• Film
  • Death of a street artist: director Torsten Königs

Film

Death of a street artist: director Torsten Königs

INTERVIEW. Pin2011 shadows the titular street artist to his “tragic” end. The director discusses the film following a screening at EXBlicks on March 19 at Lichtblick Kino.

Image for Death of a street artist: director Torsten Königs

While street art and Berlin seem natural bedfellows, Torsten Königs’ Pin2011 shadows the titular street artist to his “tragic” end. Throwing up questions about the artifice of art and its players, the documentary explores Berlin street art’s uneasy relationship with the institutional spaces of the law and the gallery.

The West Berlin-raised DIY director discusses his film here and in person following the screening of Pin2011 at EXBlicks on March 19 at Lichtblick Kino.

In the film, Pin2011 remains anonymous.  Was this your decision as a filmmaker or his clause as a street artist?

It was his decision, because that’s also the topic: what is fake? What is reality? Until the end, it was really unclear whether this would work for a film. In street art, you have your sign, you have your pin or your tag and you are not so important. It’s the same with the faces of Omsok [Pin2011’s series of 3D street figurines] where you can project your own face, something different, into the figure.

How did you two meet?

My partner met him at Mauerpark because he was selling these little figurines. I was really curious. It was something about myself too I think, because I make films but it’s not about earning money. It’s the same with street artists – they’re driven by something else.

There are so many street artists in Berlin. Why him?

Sometimes you get the feeling you meet somebody for a reason. He was very nice, the right age, he was really from Berlin and it was not fake – it was real, like, I could see it real, and I liked his work. Especially the 3D and the sculpture – that’s something really special that I like about him and that I feel nobody is doing. His art is not like Banksy, always thinking about what he’s doing and how it fits. He was making something he could do completely by himself. So I tried to do the same; I didn’t ask anyone for money, for a camera, nothing, because I could do it all independently.
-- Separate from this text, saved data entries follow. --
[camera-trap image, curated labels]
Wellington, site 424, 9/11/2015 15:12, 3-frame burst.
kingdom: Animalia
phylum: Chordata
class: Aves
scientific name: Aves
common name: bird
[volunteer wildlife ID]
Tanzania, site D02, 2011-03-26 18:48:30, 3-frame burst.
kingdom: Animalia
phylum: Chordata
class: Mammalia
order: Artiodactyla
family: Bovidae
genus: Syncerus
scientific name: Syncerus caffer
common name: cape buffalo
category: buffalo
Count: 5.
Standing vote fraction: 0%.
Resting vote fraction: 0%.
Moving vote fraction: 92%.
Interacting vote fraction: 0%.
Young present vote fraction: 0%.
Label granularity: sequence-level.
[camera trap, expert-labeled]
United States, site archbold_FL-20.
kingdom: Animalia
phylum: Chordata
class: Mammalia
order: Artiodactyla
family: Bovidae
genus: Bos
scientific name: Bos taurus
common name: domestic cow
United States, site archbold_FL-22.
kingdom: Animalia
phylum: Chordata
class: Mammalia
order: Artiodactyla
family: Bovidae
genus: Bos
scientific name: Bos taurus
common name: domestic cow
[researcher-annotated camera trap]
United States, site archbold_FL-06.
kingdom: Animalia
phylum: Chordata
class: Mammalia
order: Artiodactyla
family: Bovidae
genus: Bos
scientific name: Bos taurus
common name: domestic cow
Did you have much involvement in street art before the film?

Eh, I’m from Berlin! [laughs] I grew up in the 1980s in West Berlin. There was a really hard graffiti scene in Berlin then – not so much street art, but graffiti, that was the time graffiti came out in Berlin… In Berlin things are always happening and changing. Berlin is like life.

The film shows him wrestling with seeing his work in a commercial gallery space.

That’s the point about street art. I think it was better for him to come to the gallery, but at the same time, it’s the opposite point of view. Street art is something you put on the streets and then the work starts and it’s changing, changing, changing. Part of it is about just letting it go. In a gallery, it’s always to do something, like God, forever, until the work falls down – which is a totally stupid idea. Street art is nothing to do with forever. It’s to do with the moment. It’s much more important to do it. It’s something that really has to do with the beginning of art. It’s fascinating, because you have people who are more free… hopefully. It’s not his goal to sell things the people. That’s the point, he wants to live through his art but I don’t know, it’s a question for artists. I think for street artists it’s much harder. He says he’s doing street art because it’s the only thing that satisfies him – hopefully that’s what every human being is trying to search for.

Was there danger in making the film, shadowing a street artist?

If you’re from Berlin or from West Berlin, it’s a little bit different about this danger thing, it’s about being free. It’s like the game of cops and robbers, it’s an adventure! Also, you see it in the film, sometimes police in Berlin can be real assholes, but sometimes they’re really cool. We had a lot of luck.

What would you like an audience to take from the film?

Graffiti is nothing new anymore; you hear everybody talking about it, everybody has an opinion, you hear Banksy this, Banksy that and some people don’t get the point…. But to have changed the view of people as they come out of the film, to have a different view when they see something on the street. That would be great. Sometimes small things change your life.

The film starts and ends with Pin2011 being shot by the police, but his fate remains ambiguous.

It’s more a symbolic ending. The film is a docufiction; some things didn’t happen, but most really did. I don’t want to say which it is with the end. In a way, he died. In a way, physically, Pin2011 died because now he has to make a decision about how he is going on. It’s a lot about Indian philosophy too; death doesn’t mean the end. Death can also be the beginning of something new.